EXHIBIT 5
                      [DECHERT PRICE & RHOADS LETTERHEAD]



 


                                 December 11, 1998


Great Lakes Dredge & Dock Corporation
2122 York Road
Oak Brook, Illinois 60521


                     Re:  Registration Statement on Form S-4
                          SEC File No. 333-64687
                          ----------------------


Gentlemen and Ladies:

          We have acted as special counsel to Great Lakes Dredge & Dock
Corporation, a Delaware corporation (the "Company") and Great Lakes Dredge &
Dock Company, a New Jersey corporation; Great Lakes International, Inc., a
Delaware corporation; Dawson Dredging Company, a Delaware corporation; Gates
Construction Corp., a New Jersey corporation; and Fifty-Three Dredging
Corporation, a New Jersey corporation (collectively, the "Guarantors") in
connection with the preparation and filing of the Registration Statement on Form
S-4 (Registration No. 333-64687), originally filed on September 29, 1998 with
the Securities and Exchange Commission under the Securities Act of 1933, as
amended (the "Securities Act"), and the Trust Indenture Act of 1939, as amended,
as subsequently amended by an amendment to be filed today (the "Registration
Statement"). The Registration Statement relates to the proposed issuance of up
to $115 million aggregate principal amount of Series B 11 1/4% Senior
Subordinated Notes due 2008 (the "Exchange Notes") of the Company and the
guarantee thereof (the "Exchange Guaranties") by each of the Guarantors. The
Exchange Notes are to be issued in exchange for an equal aggregate principal
amount of the Company's outstanding Series A 11 1/4% Senior Subordinated Notes
due 2008 (the "Existing Notes") and the Guarantors' guaranties

 
Great Lakes Dredge & Dock Corporation
December 11, 1998
Page 2



thereof pursuant to the Registration Rights Agreement dated August 19, 1998
among the Company, the Guarantors and Donaldson, Lufkin & Jenrette Securities
Corporation. The Exchange Notes are to be issued pursuant to the terms of an
Indenture, filed as Exhibit 4.01 to the Registration Statement (the
"Indenture"), among the Company, the Guarantors and The Bank of New York, as
trustee.

          We have participated in the preparation of the Registration Statement
and have made such legal and factual examination and inquiry which we have
deemed advisable for the rendering of the opinions set forth below.  In making
our examination, we have assumed the genuineness of all signatures, the
authenticity of all documents submitted to us as originals and the conformity to
all authentic original documents of all documents submitted to us as copies.
Based on the foregoing, it is our opinion that:

          1.  The Exchange Notes have been duly authorized by the Company, and
when the Registration Statement has been declared effective, when the Exchange
Notes have been duly executed, authenticated and delivered in accordance with
the terms of the Indenture, and when the Exchange Notes have been issued and
delivered against the exchange of the Existing Notes in accordance with the
terms set forth in the Prospectus included in the Registration Statement, the
Exchange Notes will constitute legal, valid and binding obligations of the
Company, enforceable against the Company in accordance with their terms, subject
to applicable bankruptcy, insolvency, fraudulent conveyance, moratorium,
reorganization or other similar laws affecting creditors' rights or debtors'
obligations and to general principles of equity.

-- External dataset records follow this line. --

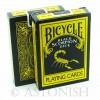 Bicycle Black Scorpion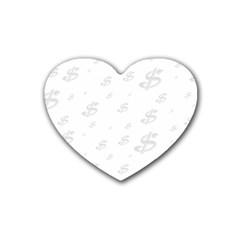 Dollar Sign Transparent Rubber Coaster (heart)  by Mariart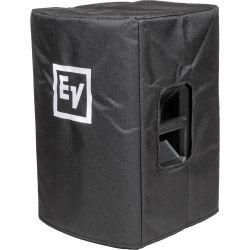 ELECTRO VOICE ETX-15P-CVR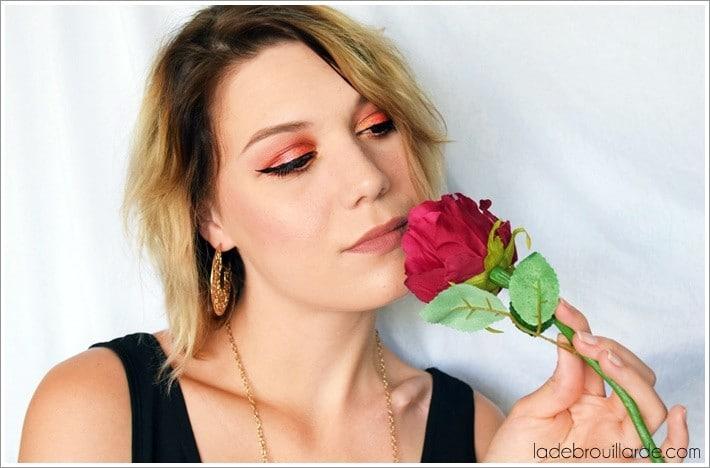 make up red intense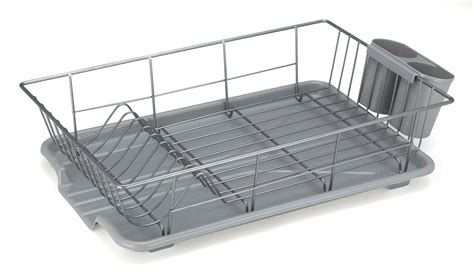 kitchen dish drying rack stainless steel  plastic drainer tray  sink  ebay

          2.  The Exchange Guaranties have been duly authorized by the
respective Guarantors, and when the Registration Statement has been declared
effective, when the Exchange Notes have been duly executed, authenticated and
delivered in accordance with the terms of the Indenture, and when the Exchange
Notes have been issued and delivered against the exchange of the Existing Notes
in accordance with the terms set forth in the Prospectus included in the
Registration Statement, the Exchange Guaranties will constitute the legal, valid
and binding obligations of the respective Guarantors, enforceable against the
respective Guarantors in accordance with their terms, subject to applicable
bankruptcy, insolvency, fraudulent conveyance, moratorium, reorganization or
other similar laws affecting creditors' rights or debtors' obligations and to
general principles of equity.

 
Great Lakes Dredge & Dock Corporation
December 11, 1998
Page 3



          The opinions expressed herein are limited to the laws of the United
States of America, the State of New York, the Delaware General Corporation Law
and the New Jersey Business Corporation Act, and we express no opinion
concerning any other laws.

          The opinions expressed herein are rendered for your benefit in
connection with the transaction contemplated herein. The opinions expressed
herein may not be used or relied upon by any other person, nor may this letter
or any copies hereof be furnished to a third party, filed with a governmental
agency, quoted, cited or otherwise referred to without our prior written
consent, except as noted below.

          We hereby consent to the filing of this opinion as an exhibit to the
Registration Statement, and to the use of our name in the Prospectus contained
therein under the caption "Legal Matters." In giving such consent we do not
thereby admit that we are in the category of persons whose consent is required
under Section 7 of the Securities Act.